Weitere Therapiemöglichkeiten

  • Lichttherapie: Bei einer depressiven Episode - vor allem mit deutlicher Wiederkehr in den Wintermonaten - kommt diese Methode zum Einsatz.
  • Wachtherapie: Diese Behandlungsform eignet sich ebenso für depressive Episoden.
  • Elektrokonvulsionstherapie (EKT): Bei der EKT (früher auch Elektrokrampftherapie genannt) wird ein generalisierter Krampfanfall künstlich durch elektrische Erregung des Gehirns erzeugt.
  • Sport/Bewegungstherapie: Sportliche Aktivität bzw. Bewegung wirkt sich positiv auf die psychische Befindlichkeit aus.
  • Entspannungsmethoden: Durch das Erlernen und Ausüben von Entspannungstechniken unter professioneller Anleitung wird gelernt, mit Belastungen besser umzugehen und zur Ruhe zu kommen (z.B. Progressive Muskelentspannung nach Jacobson).
  • Ergotherapie: Mittels Ergotherapie soll es Betroffenen möglich gemacht werden, wieder mehr am Leben teilzunehmen.

Wirkungsweise von Antidepressiva

Selektive Serotonin-Rückaufnahme-Inhibitoren (SSRI) sind klinisch wirksam und derzeit die am häufigsten verschriebenen Medikamente zur Behandlung depressiver Störungen.

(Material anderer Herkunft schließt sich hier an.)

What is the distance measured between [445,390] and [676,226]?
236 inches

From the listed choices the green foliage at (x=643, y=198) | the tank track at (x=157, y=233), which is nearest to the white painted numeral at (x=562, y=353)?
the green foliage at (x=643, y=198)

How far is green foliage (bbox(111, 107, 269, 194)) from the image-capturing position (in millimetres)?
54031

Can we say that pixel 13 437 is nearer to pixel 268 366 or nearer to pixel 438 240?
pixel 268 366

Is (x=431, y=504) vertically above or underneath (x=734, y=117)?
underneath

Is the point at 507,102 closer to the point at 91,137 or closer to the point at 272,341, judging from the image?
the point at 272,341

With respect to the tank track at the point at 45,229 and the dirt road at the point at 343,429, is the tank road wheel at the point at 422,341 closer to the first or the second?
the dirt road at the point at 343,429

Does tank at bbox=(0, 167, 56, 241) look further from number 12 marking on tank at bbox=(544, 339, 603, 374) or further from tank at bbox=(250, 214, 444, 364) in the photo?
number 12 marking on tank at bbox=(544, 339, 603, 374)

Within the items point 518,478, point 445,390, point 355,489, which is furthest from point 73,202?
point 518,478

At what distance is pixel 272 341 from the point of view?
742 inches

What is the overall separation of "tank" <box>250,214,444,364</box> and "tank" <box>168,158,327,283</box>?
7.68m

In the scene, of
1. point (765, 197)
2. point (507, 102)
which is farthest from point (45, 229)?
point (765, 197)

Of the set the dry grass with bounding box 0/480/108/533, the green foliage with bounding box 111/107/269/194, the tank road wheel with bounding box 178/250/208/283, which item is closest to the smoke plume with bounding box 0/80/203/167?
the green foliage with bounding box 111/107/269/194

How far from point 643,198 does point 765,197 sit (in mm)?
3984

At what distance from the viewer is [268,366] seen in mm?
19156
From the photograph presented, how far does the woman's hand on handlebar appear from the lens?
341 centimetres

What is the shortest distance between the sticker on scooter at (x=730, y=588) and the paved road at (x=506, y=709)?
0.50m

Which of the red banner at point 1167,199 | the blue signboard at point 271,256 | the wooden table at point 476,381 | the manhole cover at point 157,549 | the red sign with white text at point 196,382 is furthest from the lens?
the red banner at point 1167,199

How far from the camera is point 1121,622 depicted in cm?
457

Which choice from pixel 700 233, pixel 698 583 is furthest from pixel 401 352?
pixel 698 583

Serotonin (5-Hydroxytryptamin [5-HT]) wird aus der essenziellen Aminosäure Tryptophan synthetisiert und kann in der Zirbeldrüse zu Melatonin weiterverarbeitet werden. Serotonin vermittelt seine Wirkungen im Körper durch 15 unterschiedliche Rezeptortypen, die in sieben große Familien gruppiert werden. Die Rezeptorfamilien werden von 5‑HT1 bis 5‑HT7 durchnummeriert.

Mit Ausnahme des 5‑HT3-Rezeptors, der ein ligandengesteuerter Ionenkanal ist, sind alle Serotoninrezeptoren an das G‑Protein gekoppelt. Am serotoninergen Gleichgewicht sind Autorezeptoren wie die 5‑HT1A-, 5‑HT1B- und 5‑HT1D-Rezeptoren beteiligt.

Serotonin-Rückaufnahme-Inhibitoren inhibieren also zunächst den SERT, erhöhen die Menge endogenen Serotonins im synaptischen Spalt und sind somit indirekte Agonisten postsynaptischer Serotoninrezeptoren.

Tatsächlich erhöht sich nach Gabe einer serotoninergen Substanz rasch die Konzentration des Serotonins im synaptischen Spalt. Dieser unmittelbare Effekt steht im Widerspruch zu der Tatsache, dass eine etwaige antidepressive Wirkung erst nach frühestens einigen Tagen zu beobachten ist.

Auch die Transmittersysteme von Serotonin und Dopamin sind miteinander verknüpft: Serotonin hemmt den dopaminergen Tonus, eine SSRI-Gabe kann also die dopaminerge Funktion beeinträchtigen.

Wichtige Hinweise

  • Achten Sie auf mögliche Warnsignale und schulen Sie die Selbstwahrnehmung, um Krankheitsepisoden früh zu erkennen und rechtzeitig gegenzusteuern bzw. zu helfen.
  • Eine Miteinbeziehung von nahen Angehörigen in die Therapie von Betroffenen mit Bipolarer Störung ist meist hilfreich, vorausgesetzt die Patientin/der Patient ist damit einverstanden.
  • Bei einem psychiatrischen Notfall (z.B. Suizidgefahr) ist rasche medizinische Hilfe unumgänglich. Rufen Sie in diesen Fällen sofort die Rettung unter 144!